Task data.
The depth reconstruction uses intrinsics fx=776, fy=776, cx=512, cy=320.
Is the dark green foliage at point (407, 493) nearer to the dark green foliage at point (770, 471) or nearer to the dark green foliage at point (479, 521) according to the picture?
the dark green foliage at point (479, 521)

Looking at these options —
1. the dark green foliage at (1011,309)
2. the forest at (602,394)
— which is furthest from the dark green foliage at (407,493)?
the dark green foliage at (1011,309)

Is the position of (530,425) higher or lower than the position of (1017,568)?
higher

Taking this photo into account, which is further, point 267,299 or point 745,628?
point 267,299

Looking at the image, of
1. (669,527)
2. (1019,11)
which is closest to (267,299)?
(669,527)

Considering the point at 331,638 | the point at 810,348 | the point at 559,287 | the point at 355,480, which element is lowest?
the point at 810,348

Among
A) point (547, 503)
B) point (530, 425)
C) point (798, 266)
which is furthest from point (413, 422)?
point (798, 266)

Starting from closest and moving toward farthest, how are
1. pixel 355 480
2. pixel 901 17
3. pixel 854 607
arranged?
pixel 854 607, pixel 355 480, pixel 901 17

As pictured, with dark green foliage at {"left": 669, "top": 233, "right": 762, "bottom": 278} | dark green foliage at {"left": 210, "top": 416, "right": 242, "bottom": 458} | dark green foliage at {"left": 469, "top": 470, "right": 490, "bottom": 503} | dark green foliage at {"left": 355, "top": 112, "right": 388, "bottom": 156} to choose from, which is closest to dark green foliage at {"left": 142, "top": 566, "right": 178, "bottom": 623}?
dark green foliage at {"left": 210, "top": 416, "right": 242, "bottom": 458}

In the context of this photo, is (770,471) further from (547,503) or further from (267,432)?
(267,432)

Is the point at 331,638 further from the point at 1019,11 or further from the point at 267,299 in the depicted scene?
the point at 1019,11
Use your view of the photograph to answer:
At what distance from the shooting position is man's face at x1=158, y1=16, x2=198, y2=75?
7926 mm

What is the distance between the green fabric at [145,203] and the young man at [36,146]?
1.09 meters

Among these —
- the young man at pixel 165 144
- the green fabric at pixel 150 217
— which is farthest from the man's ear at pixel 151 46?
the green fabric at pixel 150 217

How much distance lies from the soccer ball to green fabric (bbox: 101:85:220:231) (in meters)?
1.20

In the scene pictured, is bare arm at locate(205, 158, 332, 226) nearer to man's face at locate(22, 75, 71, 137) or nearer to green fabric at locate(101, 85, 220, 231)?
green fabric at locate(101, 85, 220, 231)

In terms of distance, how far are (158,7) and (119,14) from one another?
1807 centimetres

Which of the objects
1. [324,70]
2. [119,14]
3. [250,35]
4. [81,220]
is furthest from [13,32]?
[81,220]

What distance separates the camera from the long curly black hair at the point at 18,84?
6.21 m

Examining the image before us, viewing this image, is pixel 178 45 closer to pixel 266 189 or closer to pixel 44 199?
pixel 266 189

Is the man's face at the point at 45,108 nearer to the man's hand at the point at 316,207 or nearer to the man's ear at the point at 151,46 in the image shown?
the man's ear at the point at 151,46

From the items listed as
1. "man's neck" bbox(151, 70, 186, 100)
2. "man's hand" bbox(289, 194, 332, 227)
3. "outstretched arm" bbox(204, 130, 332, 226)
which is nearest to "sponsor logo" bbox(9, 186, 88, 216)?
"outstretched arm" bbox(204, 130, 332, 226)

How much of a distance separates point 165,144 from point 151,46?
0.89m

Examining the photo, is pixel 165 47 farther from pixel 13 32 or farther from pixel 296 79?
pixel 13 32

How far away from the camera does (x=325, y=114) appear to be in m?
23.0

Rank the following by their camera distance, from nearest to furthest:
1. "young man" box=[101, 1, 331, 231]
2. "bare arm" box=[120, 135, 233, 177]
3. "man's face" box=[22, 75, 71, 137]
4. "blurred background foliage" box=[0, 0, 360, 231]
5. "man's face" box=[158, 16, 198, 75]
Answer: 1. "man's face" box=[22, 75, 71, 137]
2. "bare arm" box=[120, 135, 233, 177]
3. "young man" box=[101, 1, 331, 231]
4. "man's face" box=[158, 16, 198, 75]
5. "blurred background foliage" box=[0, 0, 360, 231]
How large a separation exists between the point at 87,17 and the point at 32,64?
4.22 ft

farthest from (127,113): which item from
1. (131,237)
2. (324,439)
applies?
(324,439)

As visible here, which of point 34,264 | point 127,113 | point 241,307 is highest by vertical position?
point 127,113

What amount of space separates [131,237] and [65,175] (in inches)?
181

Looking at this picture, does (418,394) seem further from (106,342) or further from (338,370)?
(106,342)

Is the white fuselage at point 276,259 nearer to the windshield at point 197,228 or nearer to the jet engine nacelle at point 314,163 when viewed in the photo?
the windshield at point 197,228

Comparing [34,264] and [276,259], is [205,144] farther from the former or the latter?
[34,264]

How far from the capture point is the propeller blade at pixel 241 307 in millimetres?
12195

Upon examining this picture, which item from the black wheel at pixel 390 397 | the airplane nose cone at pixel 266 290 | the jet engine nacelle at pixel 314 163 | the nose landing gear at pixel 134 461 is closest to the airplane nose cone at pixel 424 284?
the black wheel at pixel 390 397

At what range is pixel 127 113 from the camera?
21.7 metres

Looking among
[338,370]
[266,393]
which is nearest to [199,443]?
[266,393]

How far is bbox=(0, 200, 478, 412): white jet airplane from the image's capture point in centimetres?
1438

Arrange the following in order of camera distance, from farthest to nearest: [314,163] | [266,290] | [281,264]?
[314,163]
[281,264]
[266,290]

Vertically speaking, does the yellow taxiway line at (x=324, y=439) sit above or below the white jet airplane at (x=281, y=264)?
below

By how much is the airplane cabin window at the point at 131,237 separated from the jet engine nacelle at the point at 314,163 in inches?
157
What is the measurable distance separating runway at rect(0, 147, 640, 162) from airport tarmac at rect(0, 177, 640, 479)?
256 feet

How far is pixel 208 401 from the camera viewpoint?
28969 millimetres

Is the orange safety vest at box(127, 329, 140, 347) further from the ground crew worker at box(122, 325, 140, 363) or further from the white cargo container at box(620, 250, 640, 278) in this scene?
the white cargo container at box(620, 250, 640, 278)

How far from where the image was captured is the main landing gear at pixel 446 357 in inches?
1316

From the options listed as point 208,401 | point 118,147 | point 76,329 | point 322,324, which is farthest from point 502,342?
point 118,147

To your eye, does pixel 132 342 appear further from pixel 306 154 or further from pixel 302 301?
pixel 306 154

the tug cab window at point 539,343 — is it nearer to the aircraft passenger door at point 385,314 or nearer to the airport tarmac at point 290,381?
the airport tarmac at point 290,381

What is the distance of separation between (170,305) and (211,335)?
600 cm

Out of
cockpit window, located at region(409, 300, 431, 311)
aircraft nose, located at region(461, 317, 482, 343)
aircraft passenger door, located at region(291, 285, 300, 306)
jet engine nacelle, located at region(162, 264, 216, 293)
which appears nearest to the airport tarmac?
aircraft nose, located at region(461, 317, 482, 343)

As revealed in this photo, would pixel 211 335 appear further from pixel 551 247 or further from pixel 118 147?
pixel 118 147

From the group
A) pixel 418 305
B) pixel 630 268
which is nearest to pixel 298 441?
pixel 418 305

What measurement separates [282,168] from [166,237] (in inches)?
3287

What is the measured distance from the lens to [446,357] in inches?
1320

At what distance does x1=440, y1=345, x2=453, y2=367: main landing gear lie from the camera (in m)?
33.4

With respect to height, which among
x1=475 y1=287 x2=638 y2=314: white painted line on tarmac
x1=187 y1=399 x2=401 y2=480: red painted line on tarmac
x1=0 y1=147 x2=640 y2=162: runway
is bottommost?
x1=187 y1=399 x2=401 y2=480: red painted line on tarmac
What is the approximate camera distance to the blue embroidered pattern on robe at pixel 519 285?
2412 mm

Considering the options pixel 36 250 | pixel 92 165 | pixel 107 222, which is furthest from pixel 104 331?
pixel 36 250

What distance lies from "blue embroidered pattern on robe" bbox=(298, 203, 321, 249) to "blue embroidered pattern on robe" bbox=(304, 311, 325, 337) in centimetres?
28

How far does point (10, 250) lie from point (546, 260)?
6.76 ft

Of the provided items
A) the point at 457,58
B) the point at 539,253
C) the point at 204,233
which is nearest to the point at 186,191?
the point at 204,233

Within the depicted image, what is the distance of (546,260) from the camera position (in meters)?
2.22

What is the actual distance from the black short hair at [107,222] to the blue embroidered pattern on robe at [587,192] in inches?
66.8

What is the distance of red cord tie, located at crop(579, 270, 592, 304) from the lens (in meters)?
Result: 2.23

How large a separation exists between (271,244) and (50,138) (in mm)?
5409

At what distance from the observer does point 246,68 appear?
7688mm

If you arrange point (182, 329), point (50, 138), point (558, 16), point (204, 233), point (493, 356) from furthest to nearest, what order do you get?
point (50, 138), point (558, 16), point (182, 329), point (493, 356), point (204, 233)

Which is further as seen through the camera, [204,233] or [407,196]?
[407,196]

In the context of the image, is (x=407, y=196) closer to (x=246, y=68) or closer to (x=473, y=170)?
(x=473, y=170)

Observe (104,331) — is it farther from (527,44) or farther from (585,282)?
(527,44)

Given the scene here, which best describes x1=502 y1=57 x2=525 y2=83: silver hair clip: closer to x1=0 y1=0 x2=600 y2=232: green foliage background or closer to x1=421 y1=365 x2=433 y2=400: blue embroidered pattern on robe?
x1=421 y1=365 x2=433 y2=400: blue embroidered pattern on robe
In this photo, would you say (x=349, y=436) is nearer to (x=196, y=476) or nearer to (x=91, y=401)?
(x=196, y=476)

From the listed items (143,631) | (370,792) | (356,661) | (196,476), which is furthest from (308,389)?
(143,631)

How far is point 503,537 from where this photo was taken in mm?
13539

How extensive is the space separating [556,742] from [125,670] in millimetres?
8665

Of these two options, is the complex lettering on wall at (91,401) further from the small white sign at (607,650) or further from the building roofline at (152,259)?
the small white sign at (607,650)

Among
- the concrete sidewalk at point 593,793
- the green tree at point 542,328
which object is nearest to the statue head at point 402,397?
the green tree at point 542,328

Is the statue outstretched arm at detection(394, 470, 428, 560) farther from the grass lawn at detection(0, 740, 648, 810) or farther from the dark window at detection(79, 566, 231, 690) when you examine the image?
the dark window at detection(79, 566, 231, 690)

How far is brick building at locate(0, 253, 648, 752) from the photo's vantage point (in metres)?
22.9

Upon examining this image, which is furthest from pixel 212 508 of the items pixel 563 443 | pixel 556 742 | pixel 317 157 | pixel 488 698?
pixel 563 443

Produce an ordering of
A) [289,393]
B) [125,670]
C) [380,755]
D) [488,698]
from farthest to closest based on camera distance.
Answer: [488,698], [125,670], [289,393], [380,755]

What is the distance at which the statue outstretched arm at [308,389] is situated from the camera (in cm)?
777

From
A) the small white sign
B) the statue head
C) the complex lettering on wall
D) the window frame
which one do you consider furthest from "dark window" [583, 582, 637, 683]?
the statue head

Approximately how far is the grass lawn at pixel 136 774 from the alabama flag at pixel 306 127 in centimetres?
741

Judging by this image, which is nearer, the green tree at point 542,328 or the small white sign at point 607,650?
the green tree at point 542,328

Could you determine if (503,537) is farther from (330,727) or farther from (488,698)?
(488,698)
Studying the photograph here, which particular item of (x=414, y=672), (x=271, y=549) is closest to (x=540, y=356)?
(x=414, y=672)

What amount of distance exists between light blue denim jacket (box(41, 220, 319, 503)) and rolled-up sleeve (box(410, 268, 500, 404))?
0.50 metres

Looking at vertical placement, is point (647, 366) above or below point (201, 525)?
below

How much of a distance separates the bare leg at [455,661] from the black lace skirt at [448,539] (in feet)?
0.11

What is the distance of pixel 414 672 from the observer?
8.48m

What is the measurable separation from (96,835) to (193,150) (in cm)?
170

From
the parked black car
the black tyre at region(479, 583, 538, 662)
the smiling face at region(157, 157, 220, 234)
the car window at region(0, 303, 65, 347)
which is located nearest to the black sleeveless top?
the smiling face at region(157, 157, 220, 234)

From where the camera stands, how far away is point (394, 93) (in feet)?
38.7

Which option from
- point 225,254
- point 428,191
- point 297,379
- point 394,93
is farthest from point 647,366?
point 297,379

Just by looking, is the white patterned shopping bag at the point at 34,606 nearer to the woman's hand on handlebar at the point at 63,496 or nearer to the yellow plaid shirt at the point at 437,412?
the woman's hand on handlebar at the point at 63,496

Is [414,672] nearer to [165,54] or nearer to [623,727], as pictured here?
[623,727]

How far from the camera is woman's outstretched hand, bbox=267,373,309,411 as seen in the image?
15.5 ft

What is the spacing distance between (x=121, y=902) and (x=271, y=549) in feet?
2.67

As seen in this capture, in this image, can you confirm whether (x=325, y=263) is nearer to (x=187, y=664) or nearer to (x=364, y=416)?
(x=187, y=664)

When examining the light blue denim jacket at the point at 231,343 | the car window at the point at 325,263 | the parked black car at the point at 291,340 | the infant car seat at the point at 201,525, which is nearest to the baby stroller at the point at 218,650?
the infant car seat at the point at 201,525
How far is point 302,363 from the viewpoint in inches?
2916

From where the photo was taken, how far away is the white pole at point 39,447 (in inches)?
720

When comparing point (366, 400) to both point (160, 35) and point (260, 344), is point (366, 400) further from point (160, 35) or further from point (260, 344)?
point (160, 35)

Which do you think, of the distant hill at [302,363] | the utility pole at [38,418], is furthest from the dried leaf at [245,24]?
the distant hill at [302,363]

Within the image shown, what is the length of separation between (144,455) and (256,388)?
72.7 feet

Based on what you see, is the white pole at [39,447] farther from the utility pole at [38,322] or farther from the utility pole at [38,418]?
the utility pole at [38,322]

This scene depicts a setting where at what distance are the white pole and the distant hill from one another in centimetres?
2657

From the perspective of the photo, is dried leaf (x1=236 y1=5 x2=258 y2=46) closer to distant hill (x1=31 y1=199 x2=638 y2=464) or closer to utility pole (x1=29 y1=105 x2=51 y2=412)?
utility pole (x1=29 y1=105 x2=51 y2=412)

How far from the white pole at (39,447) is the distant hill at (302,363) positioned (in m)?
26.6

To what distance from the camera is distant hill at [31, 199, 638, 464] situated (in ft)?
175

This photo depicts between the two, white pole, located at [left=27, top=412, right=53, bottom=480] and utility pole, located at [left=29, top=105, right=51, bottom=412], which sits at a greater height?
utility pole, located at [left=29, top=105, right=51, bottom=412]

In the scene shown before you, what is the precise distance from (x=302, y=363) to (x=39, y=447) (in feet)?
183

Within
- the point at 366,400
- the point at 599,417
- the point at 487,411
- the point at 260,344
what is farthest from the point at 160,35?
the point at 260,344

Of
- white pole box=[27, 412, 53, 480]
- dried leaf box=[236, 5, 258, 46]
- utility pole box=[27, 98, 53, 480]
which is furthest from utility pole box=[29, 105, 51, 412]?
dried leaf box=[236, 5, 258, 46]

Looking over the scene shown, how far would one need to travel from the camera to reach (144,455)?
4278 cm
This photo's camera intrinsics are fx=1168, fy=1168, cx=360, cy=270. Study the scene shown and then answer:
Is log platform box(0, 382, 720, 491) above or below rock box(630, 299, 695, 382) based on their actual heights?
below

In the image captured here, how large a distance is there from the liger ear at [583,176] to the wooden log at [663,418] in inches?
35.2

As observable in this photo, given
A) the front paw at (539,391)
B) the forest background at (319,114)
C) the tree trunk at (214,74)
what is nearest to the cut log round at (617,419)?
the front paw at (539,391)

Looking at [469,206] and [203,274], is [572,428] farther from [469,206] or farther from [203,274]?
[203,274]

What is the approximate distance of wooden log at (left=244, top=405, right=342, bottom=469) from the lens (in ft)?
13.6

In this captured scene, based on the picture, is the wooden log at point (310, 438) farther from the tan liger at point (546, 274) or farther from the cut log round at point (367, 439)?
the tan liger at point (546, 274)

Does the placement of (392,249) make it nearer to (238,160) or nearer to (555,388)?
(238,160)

Exercise goal.
Count the lines in the rows above that contain the string "blurred", and reply with the number alone.

Complete answer.
2